En préambule, je voudrais dire que le problème de l’A 45 est le miroir de l’incohérence d’une grande majorité des élus et décideurs.
D’un côté de ce miroir, l’Etat s’engage à réduire de 10% les émissions polluantes dues aux transports et adopte une « stratégie nationale pour le développement durable » sur cinq ans. De l’autre côté du miroir, il étrangle financièrement les associations écologistes, l’Ademe, les Parcs naturels régionaux et de plus demande la construction de la A45, en contradiction avec les engagements sur les changements climatiques pris à Kyoto en 1997 aux Nations Unies.
Quelle schizophrénie !
un petit historique :
La A47 est une autoroute qui a été étudiée en 1933 mais la situation économique puis la guerre ont empêché sa construction.
Antoine Pinet a repris ce projet pour réaliser la 1ère autoroute de France bien avant la Loi de 55 donnant le statut de cette infrastructure. A cette époque déjà, élus et industriels supputaient que tout autoroute était synonyme d’emploi. Aussi le tracé de cet axe s’est appliqué à traverser Givors, surplomber Rive-de-Gier et couper en deux Saint-Chamond et St Etienne.
La A47 était la déclinaison du concept de « l’autoroute à la porte des entreprises ».
Mais curieusement c’est au moment de la mise en service de l’A47. sur toute sa longueur que l’emploi a commencé à décliner de Givors à St Etienne (sidérurgie, activités minières, mécanique).
Depuis, presque rien a changé, sauf le contournement de St Chamond et l’élargissement à 2×3 voies de St Chamond à Saint Etienne.
Actuellement, l’A47 est une autoroute vétuste : Nous sommes tous d’accord à ce sujet, mais qui est responsable ?
L’Etat tout d’abord car il en a longtemps négligé l’entretien, et n’a pas voulu l’adapter aux normes d’une autoroute d’aujourd’hui. Mais aussi les élus de tous bord, qui depuis des années, réclament l’A45 et ne sont jamais intervenu pour que l’amélioration de l’existant soit une priorité. Il a fallut presque 30 ans pour voir apparaître les premiers murs anti-bruits.
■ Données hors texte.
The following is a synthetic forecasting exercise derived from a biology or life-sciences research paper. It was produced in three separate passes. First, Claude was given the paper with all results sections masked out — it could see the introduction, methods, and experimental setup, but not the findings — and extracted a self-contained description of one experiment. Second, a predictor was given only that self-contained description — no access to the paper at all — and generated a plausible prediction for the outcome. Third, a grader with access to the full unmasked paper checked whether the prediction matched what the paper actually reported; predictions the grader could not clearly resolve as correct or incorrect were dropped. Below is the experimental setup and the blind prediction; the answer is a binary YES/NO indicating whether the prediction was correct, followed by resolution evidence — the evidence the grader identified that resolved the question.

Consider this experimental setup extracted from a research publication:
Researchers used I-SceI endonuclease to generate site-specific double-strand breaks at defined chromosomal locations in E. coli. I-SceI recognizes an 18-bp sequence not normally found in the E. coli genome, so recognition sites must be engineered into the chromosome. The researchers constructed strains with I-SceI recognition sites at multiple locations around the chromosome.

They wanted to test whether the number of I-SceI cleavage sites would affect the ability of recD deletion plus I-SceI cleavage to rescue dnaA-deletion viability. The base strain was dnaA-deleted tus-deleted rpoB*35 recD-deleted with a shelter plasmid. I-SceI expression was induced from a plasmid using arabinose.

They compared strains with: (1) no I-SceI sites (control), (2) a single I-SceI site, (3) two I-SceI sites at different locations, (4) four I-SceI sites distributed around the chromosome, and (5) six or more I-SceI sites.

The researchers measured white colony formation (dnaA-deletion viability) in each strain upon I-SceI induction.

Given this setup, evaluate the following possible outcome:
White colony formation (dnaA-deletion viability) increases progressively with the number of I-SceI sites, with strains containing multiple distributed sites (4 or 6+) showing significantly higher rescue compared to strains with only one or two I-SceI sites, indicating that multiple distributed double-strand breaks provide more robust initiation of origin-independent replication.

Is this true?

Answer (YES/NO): NO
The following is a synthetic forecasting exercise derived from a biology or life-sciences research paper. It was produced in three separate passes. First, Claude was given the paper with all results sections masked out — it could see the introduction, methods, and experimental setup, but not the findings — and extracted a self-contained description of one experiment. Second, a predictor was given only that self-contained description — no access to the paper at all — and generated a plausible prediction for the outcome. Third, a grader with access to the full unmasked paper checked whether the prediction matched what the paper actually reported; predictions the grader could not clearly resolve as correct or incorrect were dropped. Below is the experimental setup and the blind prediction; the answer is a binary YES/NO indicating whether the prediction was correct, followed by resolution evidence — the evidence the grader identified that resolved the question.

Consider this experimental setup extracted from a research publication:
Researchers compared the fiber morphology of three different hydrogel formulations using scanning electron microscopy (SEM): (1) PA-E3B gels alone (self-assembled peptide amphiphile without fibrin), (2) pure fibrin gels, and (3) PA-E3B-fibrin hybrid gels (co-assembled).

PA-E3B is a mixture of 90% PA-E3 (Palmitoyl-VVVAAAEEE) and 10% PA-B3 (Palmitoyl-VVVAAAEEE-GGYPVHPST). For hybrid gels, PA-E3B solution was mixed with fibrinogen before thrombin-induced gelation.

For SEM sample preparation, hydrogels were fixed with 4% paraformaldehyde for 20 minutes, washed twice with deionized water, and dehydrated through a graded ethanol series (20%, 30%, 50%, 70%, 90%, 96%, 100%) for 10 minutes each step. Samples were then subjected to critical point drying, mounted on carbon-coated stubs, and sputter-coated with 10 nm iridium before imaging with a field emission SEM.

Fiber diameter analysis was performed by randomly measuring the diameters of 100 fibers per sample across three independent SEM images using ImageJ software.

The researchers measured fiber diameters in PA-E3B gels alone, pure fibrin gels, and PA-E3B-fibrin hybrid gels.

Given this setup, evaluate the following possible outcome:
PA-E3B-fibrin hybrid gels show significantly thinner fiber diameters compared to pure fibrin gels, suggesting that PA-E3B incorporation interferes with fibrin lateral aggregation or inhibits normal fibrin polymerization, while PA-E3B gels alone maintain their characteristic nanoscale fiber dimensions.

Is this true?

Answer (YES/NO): YES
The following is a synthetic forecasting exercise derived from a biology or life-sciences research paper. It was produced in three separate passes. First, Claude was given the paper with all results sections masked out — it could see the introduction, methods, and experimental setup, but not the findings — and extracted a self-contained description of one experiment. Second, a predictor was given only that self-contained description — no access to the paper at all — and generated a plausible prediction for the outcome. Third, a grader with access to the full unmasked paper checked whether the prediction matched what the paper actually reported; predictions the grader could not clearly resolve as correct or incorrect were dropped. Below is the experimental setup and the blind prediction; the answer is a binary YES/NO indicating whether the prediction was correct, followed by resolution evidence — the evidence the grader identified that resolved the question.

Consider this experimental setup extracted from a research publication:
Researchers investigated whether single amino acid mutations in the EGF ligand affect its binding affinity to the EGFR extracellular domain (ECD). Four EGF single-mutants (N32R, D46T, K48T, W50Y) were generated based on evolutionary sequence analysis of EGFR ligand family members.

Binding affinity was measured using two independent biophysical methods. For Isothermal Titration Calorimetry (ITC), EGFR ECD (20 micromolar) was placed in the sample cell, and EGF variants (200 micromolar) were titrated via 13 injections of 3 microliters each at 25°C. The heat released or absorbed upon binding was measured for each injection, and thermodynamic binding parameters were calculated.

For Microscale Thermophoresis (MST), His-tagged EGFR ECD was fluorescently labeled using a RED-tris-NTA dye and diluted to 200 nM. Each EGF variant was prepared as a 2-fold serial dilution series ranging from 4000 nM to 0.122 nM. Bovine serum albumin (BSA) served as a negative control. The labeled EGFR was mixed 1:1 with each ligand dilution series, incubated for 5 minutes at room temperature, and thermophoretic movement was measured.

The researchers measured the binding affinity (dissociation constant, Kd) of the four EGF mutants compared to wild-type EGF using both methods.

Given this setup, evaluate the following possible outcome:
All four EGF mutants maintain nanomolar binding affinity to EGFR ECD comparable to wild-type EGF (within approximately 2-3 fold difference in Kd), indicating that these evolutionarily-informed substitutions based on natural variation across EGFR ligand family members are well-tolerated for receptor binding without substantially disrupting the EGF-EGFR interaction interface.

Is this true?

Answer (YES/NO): YES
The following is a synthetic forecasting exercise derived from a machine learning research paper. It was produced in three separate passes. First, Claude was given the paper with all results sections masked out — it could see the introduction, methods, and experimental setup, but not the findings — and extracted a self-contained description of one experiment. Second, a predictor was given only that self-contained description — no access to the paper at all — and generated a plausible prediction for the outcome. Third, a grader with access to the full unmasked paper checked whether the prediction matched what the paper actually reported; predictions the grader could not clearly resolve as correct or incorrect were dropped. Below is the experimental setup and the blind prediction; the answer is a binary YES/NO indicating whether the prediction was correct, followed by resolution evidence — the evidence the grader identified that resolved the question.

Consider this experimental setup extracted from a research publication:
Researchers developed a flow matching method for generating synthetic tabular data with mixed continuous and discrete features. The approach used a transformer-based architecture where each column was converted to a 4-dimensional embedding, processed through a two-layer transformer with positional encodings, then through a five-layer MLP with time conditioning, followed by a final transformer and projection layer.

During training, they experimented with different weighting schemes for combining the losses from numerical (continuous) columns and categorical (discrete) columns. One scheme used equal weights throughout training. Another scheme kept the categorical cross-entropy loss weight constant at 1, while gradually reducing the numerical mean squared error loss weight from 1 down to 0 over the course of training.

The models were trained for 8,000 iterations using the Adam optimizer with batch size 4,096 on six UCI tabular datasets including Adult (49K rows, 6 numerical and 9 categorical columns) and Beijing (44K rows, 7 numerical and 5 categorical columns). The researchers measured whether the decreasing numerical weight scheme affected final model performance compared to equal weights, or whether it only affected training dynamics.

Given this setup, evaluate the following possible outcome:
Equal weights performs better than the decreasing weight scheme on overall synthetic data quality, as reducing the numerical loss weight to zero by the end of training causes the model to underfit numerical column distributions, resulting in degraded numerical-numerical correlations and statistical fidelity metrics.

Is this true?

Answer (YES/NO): NO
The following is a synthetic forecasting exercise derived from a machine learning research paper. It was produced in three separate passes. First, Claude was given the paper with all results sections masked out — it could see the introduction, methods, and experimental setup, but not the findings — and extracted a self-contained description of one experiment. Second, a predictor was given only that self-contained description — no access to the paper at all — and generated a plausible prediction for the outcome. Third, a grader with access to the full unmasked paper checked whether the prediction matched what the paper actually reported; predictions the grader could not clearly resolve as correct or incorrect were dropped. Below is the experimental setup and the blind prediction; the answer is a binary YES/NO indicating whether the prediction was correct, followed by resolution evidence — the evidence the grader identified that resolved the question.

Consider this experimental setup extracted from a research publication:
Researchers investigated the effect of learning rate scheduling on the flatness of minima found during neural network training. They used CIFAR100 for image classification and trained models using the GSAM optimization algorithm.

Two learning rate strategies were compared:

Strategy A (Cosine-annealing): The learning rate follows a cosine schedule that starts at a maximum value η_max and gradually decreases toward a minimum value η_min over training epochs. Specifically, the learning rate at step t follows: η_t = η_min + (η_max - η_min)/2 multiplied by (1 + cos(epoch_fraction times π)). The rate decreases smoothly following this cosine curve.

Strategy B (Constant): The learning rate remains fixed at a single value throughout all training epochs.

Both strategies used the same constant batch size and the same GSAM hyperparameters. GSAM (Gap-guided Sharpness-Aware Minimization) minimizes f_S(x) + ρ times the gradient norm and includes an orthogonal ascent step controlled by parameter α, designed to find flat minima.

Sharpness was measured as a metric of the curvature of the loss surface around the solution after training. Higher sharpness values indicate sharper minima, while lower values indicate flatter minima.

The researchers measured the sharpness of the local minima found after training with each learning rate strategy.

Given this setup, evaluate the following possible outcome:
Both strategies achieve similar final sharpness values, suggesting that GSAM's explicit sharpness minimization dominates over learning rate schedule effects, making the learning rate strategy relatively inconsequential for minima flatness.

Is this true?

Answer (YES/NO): NO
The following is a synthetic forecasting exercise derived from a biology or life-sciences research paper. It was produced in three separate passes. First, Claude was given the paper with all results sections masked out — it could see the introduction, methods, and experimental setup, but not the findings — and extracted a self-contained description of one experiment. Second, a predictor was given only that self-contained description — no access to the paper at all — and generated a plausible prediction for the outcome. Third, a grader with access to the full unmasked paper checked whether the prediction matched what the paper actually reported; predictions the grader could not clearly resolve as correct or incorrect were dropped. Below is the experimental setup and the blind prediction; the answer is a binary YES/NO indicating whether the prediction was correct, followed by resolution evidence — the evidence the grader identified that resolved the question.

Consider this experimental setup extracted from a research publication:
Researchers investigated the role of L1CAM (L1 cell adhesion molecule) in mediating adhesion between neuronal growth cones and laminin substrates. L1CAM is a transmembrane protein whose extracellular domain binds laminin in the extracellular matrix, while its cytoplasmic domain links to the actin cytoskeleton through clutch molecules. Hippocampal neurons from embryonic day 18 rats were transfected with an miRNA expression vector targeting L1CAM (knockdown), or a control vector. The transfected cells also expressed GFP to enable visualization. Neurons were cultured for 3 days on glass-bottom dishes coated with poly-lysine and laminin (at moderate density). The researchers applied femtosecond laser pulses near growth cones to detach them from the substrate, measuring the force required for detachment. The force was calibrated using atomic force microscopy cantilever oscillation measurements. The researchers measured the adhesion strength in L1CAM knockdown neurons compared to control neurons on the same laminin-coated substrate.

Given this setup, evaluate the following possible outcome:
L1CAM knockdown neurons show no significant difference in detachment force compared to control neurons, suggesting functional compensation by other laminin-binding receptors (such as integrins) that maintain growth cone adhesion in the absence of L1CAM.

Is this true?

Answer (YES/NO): NO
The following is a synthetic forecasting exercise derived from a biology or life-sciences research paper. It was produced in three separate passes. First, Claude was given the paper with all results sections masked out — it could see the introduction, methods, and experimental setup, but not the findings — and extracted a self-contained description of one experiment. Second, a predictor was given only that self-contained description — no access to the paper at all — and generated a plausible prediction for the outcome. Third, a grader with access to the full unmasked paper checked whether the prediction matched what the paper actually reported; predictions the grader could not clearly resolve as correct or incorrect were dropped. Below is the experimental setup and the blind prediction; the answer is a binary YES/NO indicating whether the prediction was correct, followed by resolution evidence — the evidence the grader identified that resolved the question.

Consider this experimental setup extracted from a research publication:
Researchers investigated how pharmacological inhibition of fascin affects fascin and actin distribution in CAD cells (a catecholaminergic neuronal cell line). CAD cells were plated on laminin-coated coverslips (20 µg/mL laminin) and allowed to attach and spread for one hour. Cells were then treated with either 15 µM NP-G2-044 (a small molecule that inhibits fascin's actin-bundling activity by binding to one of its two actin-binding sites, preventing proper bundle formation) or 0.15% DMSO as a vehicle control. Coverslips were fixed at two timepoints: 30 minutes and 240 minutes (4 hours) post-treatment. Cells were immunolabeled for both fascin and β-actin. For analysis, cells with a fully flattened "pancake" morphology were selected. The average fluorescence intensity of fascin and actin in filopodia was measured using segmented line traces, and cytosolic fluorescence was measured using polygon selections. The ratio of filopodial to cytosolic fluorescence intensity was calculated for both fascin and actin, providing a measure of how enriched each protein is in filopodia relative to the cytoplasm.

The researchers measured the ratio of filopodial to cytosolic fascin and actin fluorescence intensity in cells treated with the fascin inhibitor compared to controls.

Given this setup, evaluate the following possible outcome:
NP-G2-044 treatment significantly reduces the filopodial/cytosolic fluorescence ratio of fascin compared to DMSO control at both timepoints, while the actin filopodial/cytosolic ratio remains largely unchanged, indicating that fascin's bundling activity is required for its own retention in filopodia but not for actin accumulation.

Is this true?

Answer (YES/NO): NO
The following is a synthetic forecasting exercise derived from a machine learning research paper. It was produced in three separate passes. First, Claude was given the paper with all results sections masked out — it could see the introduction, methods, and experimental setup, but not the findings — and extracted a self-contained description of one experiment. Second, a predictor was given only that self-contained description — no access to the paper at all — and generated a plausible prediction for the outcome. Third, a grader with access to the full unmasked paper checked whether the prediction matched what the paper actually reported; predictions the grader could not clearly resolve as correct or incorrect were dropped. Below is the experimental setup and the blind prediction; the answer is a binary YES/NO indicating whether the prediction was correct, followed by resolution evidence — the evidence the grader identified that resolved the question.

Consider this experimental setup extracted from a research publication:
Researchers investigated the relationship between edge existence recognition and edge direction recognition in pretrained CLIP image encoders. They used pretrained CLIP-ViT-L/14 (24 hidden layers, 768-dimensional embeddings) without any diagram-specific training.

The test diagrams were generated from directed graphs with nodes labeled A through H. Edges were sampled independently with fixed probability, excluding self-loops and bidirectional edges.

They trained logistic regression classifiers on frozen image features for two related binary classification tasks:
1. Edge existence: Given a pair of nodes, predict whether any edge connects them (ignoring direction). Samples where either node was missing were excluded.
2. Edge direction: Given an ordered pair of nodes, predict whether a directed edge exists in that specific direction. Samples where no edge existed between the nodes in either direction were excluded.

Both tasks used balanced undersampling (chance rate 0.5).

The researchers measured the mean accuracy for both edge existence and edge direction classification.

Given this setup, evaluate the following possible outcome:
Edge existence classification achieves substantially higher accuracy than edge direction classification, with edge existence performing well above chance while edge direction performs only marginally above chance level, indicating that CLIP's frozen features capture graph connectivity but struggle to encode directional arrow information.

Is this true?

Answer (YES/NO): YES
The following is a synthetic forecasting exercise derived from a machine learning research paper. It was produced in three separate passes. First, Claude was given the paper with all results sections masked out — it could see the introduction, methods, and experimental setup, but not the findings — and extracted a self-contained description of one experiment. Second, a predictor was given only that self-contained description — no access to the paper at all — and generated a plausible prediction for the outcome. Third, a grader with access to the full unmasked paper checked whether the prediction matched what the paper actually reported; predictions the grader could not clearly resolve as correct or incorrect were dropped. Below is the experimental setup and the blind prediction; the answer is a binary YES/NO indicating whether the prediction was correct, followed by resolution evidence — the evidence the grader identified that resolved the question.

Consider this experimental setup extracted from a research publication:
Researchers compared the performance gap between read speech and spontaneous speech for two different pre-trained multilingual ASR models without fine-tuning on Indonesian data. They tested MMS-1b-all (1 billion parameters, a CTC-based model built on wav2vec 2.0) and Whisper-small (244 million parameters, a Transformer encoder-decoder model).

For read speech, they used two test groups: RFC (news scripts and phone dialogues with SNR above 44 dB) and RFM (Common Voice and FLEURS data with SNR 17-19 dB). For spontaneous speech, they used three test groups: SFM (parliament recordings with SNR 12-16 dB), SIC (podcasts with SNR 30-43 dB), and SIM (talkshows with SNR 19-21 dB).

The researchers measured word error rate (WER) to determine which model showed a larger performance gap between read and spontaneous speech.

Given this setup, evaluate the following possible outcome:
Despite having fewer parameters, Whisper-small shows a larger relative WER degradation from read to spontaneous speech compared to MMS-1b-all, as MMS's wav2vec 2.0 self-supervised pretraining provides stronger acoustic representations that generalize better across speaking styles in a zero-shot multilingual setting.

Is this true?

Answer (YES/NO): NO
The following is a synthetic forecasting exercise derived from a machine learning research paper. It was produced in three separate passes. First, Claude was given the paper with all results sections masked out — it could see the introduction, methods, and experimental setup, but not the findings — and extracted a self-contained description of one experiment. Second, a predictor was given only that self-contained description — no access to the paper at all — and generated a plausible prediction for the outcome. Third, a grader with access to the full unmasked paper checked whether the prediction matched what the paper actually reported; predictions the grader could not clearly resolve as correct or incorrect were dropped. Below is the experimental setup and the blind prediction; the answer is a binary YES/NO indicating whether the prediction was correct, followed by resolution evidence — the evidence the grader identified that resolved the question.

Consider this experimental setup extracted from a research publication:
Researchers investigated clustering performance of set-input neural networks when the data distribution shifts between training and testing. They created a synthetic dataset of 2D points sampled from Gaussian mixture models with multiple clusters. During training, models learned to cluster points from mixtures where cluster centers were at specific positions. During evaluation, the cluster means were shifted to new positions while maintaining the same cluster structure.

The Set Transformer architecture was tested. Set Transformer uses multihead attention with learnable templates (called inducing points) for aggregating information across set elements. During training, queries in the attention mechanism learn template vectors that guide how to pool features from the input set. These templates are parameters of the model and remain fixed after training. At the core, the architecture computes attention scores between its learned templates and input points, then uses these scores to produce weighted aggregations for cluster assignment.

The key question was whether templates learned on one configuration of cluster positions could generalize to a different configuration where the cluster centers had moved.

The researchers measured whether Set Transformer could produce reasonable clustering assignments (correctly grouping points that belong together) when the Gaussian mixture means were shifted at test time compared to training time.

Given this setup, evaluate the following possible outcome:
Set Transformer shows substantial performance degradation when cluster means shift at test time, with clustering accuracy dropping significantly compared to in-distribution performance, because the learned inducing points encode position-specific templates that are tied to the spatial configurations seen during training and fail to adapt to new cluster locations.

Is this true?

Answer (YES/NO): YES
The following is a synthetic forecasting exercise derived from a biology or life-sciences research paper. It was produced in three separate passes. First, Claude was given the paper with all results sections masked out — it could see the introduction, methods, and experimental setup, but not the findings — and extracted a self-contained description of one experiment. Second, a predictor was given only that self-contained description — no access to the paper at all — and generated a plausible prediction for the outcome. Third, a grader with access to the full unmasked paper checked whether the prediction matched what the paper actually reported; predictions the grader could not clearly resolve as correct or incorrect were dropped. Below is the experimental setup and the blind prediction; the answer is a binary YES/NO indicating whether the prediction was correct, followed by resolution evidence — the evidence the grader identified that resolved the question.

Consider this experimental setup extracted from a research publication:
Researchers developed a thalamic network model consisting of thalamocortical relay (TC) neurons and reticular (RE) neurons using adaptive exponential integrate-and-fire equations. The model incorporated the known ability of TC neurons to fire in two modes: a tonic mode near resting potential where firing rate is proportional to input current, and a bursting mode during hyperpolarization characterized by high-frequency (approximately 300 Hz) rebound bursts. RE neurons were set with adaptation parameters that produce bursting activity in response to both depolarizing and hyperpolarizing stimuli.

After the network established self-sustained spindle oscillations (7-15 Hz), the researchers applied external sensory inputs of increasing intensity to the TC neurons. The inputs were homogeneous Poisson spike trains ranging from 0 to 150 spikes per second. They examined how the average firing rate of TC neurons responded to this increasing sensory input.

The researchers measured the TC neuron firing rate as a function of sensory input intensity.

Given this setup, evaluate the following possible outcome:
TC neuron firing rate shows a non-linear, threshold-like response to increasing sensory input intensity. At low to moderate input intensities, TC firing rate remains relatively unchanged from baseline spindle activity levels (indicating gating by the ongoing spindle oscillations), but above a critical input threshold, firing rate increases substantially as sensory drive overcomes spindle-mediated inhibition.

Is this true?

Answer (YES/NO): YES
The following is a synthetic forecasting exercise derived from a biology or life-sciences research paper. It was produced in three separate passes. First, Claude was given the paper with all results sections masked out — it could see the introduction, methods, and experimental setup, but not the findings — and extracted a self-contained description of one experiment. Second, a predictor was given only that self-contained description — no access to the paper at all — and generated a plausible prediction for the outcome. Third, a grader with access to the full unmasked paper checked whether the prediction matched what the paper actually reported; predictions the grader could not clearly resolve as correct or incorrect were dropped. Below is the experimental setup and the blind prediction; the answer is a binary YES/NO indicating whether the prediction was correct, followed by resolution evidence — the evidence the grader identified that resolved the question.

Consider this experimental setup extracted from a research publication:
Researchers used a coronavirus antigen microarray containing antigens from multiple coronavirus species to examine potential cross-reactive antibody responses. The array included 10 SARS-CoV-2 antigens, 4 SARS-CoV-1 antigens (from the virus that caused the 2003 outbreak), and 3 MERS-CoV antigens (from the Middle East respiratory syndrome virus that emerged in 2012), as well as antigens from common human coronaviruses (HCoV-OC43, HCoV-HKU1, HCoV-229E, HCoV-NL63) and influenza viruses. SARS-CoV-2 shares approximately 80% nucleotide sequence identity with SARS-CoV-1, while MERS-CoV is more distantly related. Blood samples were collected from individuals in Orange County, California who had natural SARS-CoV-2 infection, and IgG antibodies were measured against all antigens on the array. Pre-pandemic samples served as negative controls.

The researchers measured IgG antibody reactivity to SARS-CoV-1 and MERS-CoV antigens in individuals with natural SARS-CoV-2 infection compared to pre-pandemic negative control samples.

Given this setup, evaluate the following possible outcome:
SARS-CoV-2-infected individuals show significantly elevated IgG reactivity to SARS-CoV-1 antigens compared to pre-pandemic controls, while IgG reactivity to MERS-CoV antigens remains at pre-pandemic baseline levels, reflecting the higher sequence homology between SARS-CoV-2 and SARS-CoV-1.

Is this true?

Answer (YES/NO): NO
l’ A45 apportera-t-elle de l’emploi ?
Pour corroborer mon analyse je vais simplement citer Yves Crozet directeur du Laboratoire Economique des transports à Lyon II :
– Tout d’abord lors de la réunion de novembre 2001 à Saint-Etienne : « Il ne faut pas croire au miracle. Des entreprises s’implanteront, d’autres partiront », d’autant que dans le cas d’une autoroute reliant deux villes n’ayant pas la même importance, il y a un effet de pompe qui profite à la ville la plus importante et aggrave le déficit de la ville la plus petite.
– Ensuite dans sa conclusion du rapport Bron demandé par Monsieur Barnier alors ministre de l’environnement, Yves Crozet avait dit : « L’A45 n’est pas une bonne solution pour ramener des emplois dans la Loire et assurer l’avenir économique de la région stéphanoise car selon les techniciens de l’économie des transports, Lyon plus attractive bénéficierait davantage de la liaison rapide. »
Le département de la Loire, si durement touché par le chômage doit-il se résoudre à payer très cher une infrastructure inutile qui accélérera la délocalisation de l’emploi vers Lyon ?
Sommes nous condamnés a voir passer les emplois sur une autoroute trans-européenne payante et non rentable dont nos collectivités devront endosser le passif financier ?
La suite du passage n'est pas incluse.